I would like to know if the following property (known as the Monotropic Property) still hold or can be extended to the general case of a convex function $f$ : $\mathbb{R}^n$ $\to$ $\mathbb{R}$ ?
$\textbf{Monotropic Property}$
Let $f$ : $\mathbb{R}$ $\to$ $\mathbb{R}$ be a convex function.
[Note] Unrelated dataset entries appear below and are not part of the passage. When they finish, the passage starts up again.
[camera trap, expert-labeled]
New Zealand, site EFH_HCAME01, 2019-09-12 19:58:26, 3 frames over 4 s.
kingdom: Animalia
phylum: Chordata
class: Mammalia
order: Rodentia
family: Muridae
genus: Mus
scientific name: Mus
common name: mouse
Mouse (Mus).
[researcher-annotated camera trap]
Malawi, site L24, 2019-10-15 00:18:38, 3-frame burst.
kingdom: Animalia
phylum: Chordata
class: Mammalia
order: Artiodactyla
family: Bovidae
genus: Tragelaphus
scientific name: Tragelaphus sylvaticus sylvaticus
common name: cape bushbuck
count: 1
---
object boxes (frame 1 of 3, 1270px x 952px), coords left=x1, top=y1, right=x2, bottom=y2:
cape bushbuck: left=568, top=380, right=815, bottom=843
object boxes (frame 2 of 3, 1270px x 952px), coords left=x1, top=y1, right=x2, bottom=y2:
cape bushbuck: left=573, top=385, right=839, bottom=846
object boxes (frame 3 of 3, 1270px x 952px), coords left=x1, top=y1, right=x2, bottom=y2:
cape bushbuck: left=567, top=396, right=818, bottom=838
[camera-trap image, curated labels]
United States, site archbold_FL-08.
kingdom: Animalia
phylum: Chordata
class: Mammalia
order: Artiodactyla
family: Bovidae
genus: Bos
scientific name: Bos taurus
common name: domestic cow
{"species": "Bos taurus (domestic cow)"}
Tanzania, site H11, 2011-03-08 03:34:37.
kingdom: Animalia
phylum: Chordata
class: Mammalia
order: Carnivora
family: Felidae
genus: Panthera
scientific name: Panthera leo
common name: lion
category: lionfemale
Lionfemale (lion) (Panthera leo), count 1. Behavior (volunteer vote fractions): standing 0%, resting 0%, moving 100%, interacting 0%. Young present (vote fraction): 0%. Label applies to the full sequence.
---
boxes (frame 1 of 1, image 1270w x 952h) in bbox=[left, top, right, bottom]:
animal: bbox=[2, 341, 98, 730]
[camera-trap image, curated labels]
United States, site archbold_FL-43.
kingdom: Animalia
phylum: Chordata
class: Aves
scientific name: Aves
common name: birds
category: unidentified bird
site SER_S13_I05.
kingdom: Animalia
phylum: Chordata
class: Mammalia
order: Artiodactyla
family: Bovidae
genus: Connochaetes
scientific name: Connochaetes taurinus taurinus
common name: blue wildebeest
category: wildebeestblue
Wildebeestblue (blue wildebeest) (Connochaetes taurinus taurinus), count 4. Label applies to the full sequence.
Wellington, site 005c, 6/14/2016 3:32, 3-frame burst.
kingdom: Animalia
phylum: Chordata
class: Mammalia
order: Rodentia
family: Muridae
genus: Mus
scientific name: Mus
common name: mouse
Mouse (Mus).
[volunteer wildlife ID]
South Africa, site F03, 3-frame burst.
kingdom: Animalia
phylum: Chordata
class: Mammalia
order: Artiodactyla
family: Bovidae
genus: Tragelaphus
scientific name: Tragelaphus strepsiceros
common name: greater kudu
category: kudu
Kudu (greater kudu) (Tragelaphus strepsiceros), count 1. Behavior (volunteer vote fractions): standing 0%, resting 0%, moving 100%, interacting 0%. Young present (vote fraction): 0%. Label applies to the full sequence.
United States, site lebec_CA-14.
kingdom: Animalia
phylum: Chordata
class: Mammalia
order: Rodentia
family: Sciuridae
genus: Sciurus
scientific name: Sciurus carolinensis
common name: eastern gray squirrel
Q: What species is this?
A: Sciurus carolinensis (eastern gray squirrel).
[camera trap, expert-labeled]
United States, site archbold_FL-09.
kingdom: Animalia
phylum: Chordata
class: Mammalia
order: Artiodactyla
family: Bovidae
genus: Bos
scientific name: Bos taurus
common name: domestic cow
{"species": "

If $x_1$, $x_2$, $x_3$ are three scalars such that $x_1$ $\lt$ $x_2$ $\lt$ $x_3$, then $\frac{ f(x_2)−f(x_1)}{x_2−x_1} \le \frac{f(x_3)−f(x_2)}{x_3 −x_2}$
In $\mathbb{R}^n$ the points $x_1,x_2,x_3$ would be vectors, and we can't divide by a vector. But the following reformulation still makes sense:
If $x_2$ is between $x_1$ and $x_3$, then $$\frac{ f(x_2)−f(x_1)}{|x_2−x_1|} \le \frac{f(x_3)−f(x_2)}{|x_3 −x_2|}\tag1$$
where $|\cdot|$ is the Euclidean norm.
The proof is by reduction to one-dimensional cases. Let $g(t) = f(x_1+t(x_3-x_1))$. Then $g$ is convex on $\mathbb{R}$. Let $s = |x_2-x_1|/|x_3-x_1|$. This is a number between $0$ and $1$, so
$$\frac{ g(s)−g(0)}{s} \le \frac{g(1)−g(s)}{1-s}$$
Rewrite this back in terms of $f$ to get (1).